Жизель
О спектакле
В Музыкальном театре выступит Матье Ганьо.
Этот приезжающий к нам премьер Парижской оперы («этуаль», то есть «звезда» — не лестный газетный штамп, а официальный титул, высшая ступенька карьерной лестницы) появился на свет в результате неблагоразумного увлечения дивной балерины. Доминик Кальфуни, в семидесятых вызывавшая в Париже стадионные овации (и ставшая этуалью в 25 лет), бросила лучшую сцену в мире и устремилась в Марсель за красавчиком Дени Ганьо, премьером местной труппы, которой тогда руководил Ролан Пети. Вместо строгой классики и летучих экспериментов Оперы она приобрела: а) танцы почти эстрадные; б) мужа, который вскоре решил, что его в жизни привлекает совсем иное, и в) сына. Существование последнего, безусловно, все оправдывает.

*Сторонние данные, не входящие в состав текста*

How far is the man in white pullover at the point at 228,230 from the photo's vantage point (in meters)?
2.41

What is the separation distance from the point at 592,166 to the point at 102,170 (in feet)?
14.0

Потому что Матье Ганьо, ставший звездой Парижской оперы еще раньше матушки, в 22 года, относится к тем танцовщикам, что определяют десятилетия. Ребенок, выросший в кулисах театра, расположенного в портовом городе, от этого города и от этого театра не взял ничего. Не бульварные злодеи и рвущие страсть в клочья любовники, штампуемые Роланом Пети, стали его ролями, а прохладные принцы, надменные графы, мечтатели и поэты. Конечно, ему помогла внешность — глаза, в которых плещется печаль осенней кошки, эти бесконечные руки и ноги, романтические кудри, удостоенные специального восторженного восклицания рецензента New York Times. Но мы ведь знаем, как людям, даже похожим иногда на Пушкина или Есенина, удается превращать поэтов в жлобов — то, что внутри, прорывается наружу сквозь грим и природное сходство. Ничего подобного не происходит с Ганьо — когда он выходит на сцену, нет никаких сомнений, что перед нами аристократ высшей пробы и человек, способный сочинить сонет. Идеальная выучка, ноги всегда точно встают ровно так, как предписывают учебники. Образцовая элевация (способность во время прыжка задерживаться в воздухе, парить над землей). И беспечность — именно та беспечность, что завершает облик аристократа: будь то дуэль или прыжок в окно, все делается без напряжения, шутя.
В Москву Ганьо приезжает, чтобы станцевать в Музыкальном «Жизель». Графу Альберту, которого в последнее время модно изображать мрачным грешником, чуть ли не героем Достоевского, он щедро добавляет своей фирменной беспечности — и оттого такой острой, такой болезненной становится катастрофа в финале первого акта, ведь совсем ничегошеньки ее не предвещало. Его Жизелью будет одна из самых нежных балерин Мариинки, Евгения Образцова. Она тоже не любит изначальной обреченности и надрыва — потому «Жизель» может выйти неожиданно солнечной. Два часа тихого счастья, импортированного из Петербурга и Парижа, зрителям гарантированы.